After RStudio automatically reloads, the R working directory will be set to the place where your RStudio Project file is located. Therefore, you should see the file ending in .Rproj in the RStudio Files tab in the lower right pane. Also, you can check your working dir:

getwd()

Why RStudio Projects are useful

In brief, RStudio Projects help you to organize your work and make it more reproducible:

  • When using Projects, you can avoid manually setting your working directory altogether. To refer to files within the project, you can use relative file paths (some examples below). This way, even if you move the project directory, or copy it to a different computer, the same paths will still work. (Just make sure your Project is in the appropriate location: in the top-level dir of your folder hierarchy for your research project or stuff like Code Club.)

  • Projects encourage you to organize research projects inside self-contained folder hierarchies exactly as recommended above.

  • They record which scripts (and R Markdown files) are open in RStudio, and will reopen all of those when you reopen the project. This becomes quite handy, say, when you work on three different projects, each of which uses a number of scripts.

  • When you switch between Projects, R will restart — and this is a good thing, since you don’t want to randomly carry over objects and loaded packages across research projects.
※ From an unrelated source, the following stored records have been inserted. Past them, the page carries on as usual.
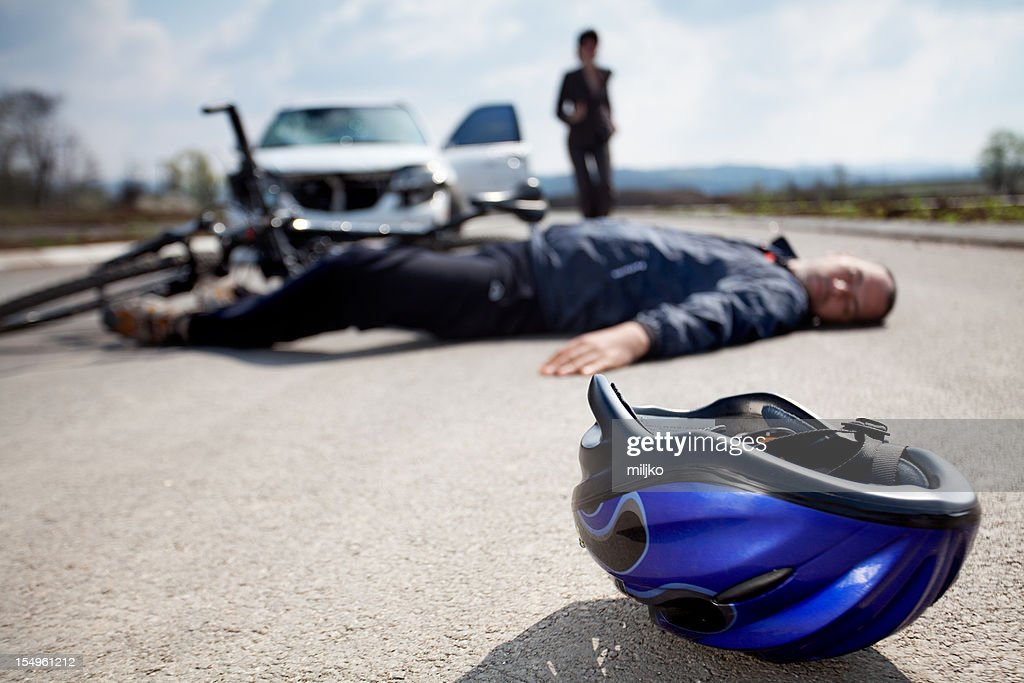 Road accident. Car and bicycle : Stock Photo
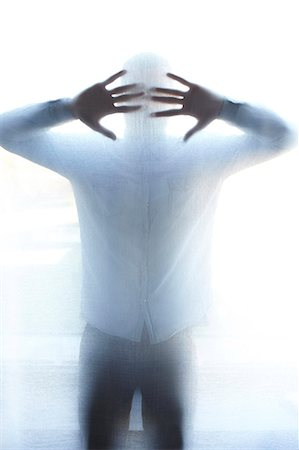 Man standing behind thin screen Stock Photo - Premium Royalty-Free, Code: 649-05801914
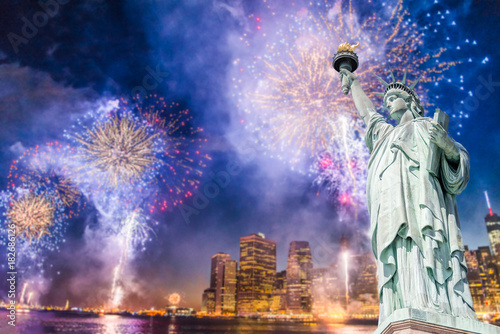 the statue of liberty with blurred background of cityscape with beautiful fireworks at night manhattan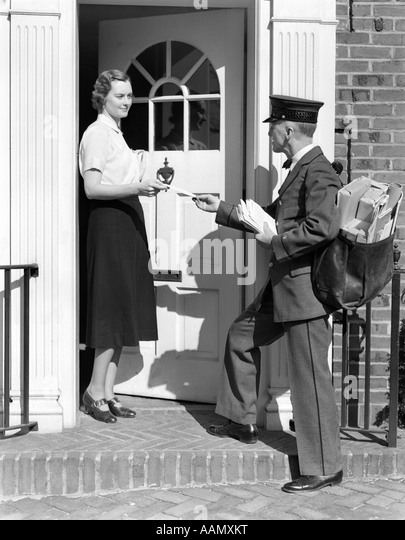 1930s POSTMAN GIVING A LETTER TO A WOMAN IN THE DOORWAY OF A COLONIAL BRICK HOME - Stock Image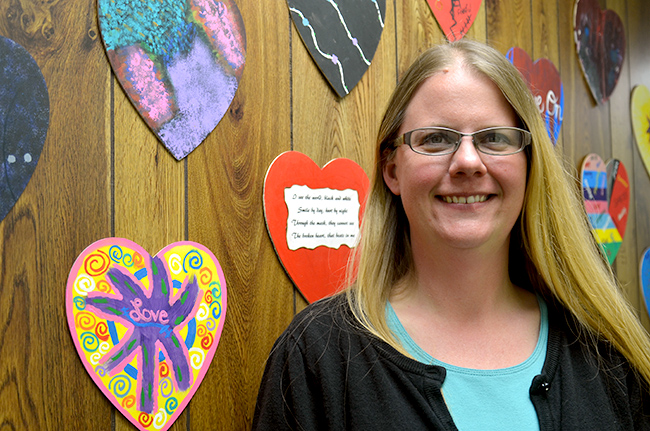 On Tuesday, April 5, 2016, Janelle Williams, the executive director of Audrain County Crisis Intervention Services in Mexico, Missouri, stands in front of the artwork made in therapy. Having been with ACCIS for nine years, Williams began an art therapy group to help sexual assault victims at their center work through their personal experiences.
Using relative paths to refer to files within the project

As mentioned above, a main function of RStudio Projects is that you should not have to use setwd() at all. But of course, not all files will (nor should they!) be in the very same top-level project folder that your RStudio Project will move you to.

So, to refer to files you will (still) be using paths, and you should prefer relative paths – for example:

# [Fictional examples - though you can test with your some files if you have them]
library(tidyverse)

# Read a plain-text tab-separated file:
read_tsv("data/experiment1.tsv")

# Read an Excel file:
# (Install the package with: install.packages("readxl") )
readxl::read_xls("data/trial2/2024-08-17_sampling.xlsx")

# Save a figure to file:
ggsave("results/figures/barplot.png", p_bar)

Exercise: Create an RStudio Project for a research project folder

Then, if you have some files that you thing you might be able to load, practice with using relative paths to do so.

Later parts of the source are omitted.